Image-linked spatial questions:

● ● ●

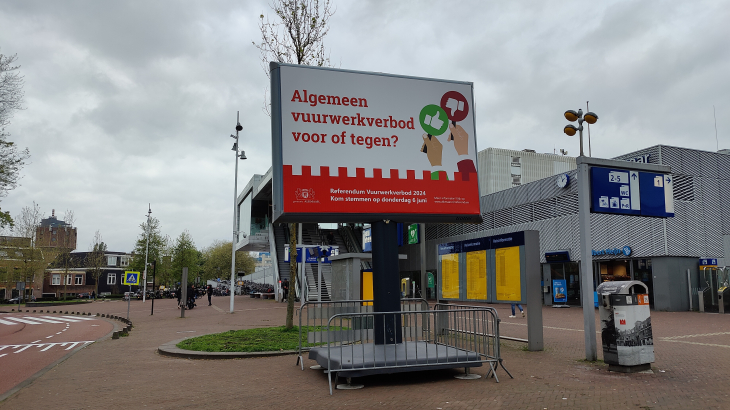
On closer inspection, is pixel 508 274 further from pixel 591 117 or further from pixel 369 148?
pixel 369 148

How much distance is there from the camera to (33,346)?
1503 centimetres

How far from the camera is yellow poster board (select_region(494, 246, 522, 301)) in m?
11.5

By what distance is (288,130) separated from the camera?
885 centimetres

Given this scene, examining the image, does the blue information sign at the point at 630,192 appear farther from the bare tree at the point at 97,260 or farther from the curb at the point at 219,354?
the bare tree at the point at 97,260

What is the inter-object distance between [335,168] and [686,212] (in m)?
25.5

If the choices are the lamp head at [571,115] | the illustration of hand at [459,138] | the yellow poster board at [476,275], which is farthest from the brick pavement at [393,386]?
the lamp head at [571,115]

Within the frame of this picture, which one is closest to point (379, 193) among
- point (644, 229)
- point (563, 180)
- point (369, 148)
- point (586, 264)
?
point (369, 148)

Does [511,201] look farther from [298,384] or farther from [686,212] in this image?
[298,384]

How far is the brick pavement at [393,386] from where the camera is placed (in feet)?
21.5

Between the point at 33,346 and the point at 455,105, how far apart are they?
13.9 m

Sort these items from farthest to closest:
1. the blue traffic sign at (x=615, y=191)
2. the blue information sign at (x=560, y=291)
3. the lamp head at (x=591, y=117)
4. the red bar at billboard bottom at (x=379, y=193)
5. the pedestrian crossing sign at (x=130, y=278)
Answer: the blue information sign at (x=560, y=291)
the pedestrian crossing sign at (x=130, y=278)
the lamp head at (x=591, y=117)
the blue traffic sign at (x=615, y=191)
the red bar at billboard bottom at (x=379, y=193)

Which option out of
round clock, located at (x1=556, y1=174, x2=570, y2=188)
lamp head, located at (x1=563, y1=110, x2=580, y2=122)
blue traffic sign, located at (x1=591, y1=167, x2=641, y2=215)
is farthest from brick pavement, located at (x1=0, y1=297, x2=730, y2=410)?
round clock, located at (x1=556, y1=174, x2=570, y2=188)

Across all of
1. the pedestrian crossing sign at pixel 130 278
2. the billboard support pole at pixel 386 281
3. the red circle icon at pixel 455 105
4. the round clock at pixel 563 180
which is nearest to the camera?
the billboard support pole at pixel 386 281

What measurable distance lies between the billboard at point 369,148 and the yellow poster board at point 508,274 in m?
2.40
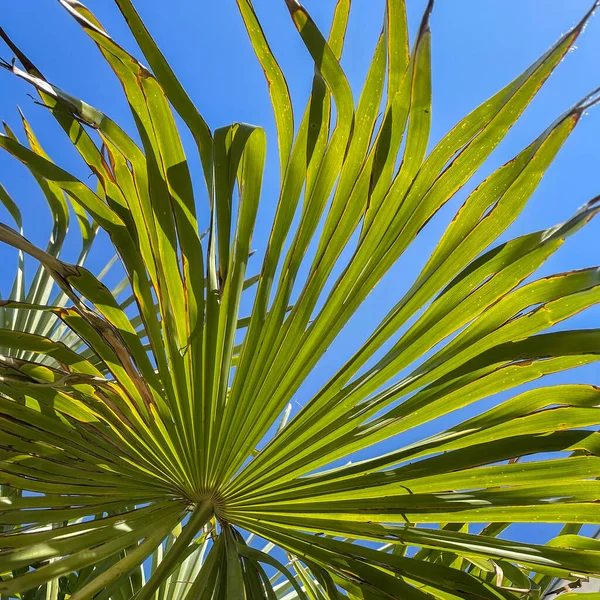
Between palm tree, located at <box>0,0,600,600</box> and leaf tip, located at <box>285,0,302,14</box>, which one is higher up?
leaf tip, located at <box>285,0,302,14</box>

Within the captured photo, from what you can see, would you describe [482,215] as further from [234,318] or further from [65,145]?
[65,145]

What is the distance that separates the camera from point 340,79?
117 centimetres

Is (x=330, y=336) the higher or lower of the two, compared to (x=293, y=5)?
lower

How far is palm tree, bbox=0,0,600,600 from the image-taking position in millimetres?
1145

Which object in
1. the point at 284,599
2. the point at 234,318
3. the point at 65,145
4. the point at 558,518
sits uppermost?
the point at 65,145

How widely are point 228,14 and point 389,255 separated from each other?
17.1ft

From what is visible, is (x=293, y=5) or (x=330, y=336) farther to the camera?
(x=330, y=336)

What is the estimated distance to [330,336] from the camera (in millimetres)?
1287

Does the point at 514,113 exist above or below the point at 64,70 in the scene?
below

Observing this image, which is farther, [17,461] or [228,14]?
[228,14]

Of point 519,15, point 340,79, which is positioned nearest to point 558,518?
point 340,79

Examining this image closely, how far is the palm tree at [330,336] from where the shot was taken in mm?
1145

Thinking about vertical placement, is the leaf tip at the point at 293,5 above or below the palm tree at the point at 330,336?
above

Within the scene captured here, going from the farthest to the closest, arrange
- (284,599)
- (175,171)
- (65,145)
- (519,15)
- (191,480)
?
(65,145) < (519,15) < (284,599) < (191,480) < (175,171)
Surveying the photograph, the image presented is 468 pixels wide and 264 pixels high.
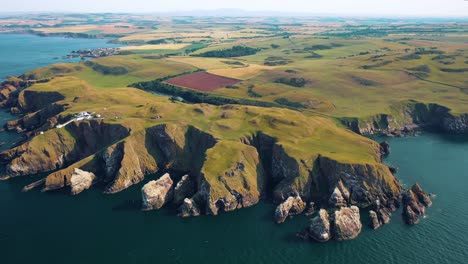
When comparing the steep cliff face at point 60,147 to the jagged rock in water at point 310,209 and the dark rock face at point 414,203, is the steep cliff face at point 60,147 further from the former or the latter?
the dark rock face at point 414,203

● ● ●

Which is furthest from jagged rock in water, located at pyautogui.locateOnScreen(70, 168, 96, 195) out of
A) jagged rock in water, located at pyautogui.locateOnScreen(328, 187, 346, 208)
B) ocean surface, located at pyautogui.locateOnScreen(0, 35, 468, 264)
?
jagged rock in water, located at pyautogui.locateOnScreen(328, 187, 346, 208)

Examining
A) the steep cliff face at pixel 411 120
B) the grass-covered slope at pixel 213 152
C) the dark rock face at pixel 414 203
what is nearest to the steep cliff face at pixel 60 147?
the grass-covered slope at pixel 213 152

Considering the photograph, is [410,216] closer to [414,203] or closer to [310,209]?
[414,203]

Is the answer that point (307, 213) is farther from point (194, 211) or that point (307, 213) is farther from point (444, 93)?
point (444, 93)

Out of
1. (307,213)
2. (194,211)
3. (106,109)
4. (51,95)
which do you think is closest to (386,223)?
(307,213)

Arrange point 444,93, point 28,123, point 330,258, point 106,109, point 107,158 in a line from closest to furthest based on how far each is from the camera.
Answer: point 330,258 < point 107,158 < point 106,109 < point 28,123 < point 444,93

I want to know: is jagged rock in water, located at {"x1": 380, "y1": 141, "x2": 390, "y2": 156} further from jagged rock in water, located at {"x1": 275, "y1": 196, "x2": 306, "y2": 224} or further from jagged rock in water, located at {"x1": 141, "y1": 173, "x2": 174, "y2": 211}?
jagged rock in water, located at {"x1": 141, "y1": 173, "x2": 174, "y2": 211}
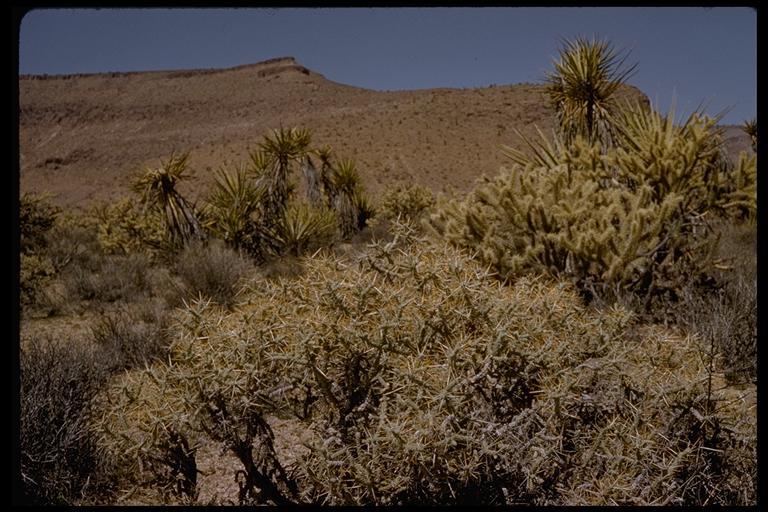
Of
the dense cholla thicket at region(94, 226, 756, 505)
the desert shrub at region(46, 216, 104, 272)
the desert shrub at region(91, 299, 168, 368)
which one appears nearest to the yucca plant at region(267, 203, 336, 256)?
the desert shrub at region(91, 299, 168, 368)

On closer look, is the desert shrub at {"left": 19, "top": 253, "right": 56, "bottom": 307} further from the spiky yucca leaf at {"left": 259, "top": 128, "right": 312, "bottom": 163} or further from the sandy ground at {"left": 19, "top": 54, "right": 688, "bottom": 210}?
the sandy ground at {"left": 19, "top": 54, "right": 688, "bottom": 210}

● ● ●

** The task **
Put the rows from the line with "On closer inspection, is" up to and including the line with "885 centimetres" into a numbered list, leaving out blank lines.

** Task solution **
1. On closer inspection, is pixel 508 274 further from pixel 591 117 or further from pixel 369 148?
2. pixel 369 148
3. How much distance is there from the camera to (33,346)?
4. 1503 centimetres
5. How far from the camera is yellow poster board (select_region(494, 246, 522, 301)) in m?
6. 11.5
7. By what distance is (288,130) separated from the camera?
8. 885 centimetres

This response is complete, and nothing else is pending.